Copy out the items verbatim, starting at the line that contains "Thinking about real-world" and running through the line that contains "8.16 metres", with both of those lines included.

[Stored items]
^^^^^^^^^^^^^^^^

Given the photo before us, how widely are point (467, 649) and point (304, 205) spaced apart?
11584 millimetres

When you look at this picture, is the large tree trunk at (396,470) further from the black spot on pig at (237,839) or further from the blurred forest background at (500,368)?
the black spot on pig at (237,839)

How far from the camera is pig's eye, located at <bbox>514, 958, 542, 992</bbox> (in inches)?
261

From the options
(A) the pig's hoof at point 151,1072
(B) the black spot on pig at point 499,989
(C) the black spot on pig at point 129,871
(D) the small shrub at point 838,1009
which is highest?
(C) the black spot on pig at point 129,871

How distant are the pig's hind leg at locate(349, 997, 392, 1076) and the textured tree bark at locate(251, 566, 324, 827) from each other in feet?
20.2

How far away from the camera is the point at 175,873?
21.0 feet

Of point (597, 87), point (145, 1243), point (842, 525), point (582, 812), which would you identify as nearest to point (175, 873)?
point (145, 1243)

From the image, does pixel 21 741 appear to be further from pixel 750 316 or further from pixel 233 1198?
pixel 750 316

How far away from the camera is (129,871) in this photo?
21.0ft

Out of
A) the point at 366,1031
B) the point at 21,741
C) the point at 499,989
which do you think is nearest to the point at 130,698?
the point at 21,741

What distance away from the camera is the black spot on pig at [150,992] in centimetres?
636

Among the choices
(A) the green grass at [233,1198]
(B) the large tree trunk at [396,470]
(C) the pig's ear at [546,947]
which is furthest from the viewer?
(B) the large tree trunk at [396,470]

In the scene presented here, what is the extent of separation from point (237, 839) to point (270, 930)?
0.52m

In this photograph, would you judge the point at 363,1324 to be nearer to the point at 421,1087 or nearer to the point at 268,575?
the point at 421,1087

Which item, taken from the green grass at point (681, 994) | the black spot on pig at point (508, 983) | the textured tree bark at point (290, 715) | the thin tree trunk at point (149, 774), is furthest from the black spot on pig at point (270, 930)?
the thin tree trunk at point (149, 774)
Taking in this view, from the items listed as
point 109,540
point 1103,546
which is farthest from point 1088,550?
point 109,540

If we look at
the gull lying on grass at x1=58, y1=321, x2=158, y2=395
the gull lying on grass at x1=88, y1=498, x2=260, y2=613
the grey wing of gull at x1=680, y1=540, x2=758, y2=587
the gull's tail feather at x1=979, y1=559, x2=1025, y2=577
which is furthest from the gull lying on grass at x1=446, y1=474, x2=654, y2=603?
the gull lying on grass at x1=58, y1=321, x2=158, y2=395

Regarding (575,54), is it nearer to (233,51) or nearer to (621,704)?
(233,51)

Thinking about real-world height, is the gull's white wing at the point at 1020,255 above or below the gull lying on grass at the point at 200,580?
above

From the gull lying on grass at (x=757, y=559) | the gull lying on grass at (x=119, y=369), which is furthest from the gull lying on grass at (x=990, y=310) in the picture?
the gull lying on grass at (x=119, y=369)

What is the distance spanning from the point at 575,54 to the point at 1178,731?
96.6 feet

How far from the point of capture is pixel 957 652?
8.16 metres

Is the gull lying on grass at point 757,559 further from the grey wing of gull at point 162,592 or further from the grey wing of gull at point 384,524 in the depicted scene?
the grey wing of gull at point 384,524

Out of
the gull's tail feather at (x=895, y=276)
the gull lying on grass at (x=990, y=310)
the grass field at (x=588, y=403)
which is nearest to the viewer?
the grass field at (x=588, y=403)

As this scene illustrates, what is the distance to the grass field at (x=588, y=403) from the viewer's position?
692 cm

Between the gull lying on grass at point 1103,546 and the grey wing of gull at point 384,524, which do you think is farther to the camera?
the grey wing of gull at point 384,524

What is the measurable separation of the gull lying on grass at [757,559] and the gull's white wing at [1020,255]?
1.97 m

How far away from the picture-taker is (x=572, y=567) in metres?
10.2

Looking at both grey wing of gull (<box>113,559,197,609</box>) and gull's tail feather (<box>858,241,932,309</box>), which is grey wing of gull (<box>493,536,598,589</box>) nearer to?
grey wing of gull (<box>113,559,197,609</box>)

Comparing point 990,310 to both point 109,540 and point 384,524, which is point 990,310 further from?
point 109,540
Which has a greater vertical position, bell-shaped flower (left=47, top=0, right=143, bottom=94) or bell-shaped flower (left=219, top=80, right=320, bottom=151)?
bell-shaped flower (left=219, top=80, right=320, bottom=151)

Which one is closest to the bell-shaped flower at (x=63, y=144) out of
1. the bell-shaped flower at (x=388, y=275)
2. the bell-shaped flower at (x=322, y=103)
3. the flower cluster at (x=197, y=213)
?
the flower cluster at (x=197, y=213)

^^^^^^^^^^^^^^^^

▶ [Task response]:
Thinking about real-world height, is the gull's white wing at the point at 1020,255 above or below the gull lying on grass at the point at 200,580?
above

From the gull lying on grass at (x=757, y=559) | the gull lying on grass at (x=119, y=369), which is furthest from the gull lying on grass at (x=990, y=310) in the picture?
the gull lying on grass at (x=119, y=369)

What is the distance spanning from the point at 575,54 to the point at 1178,731?
96.6 feet

How far from the point of capture is pixel 957 652?
8.16 metres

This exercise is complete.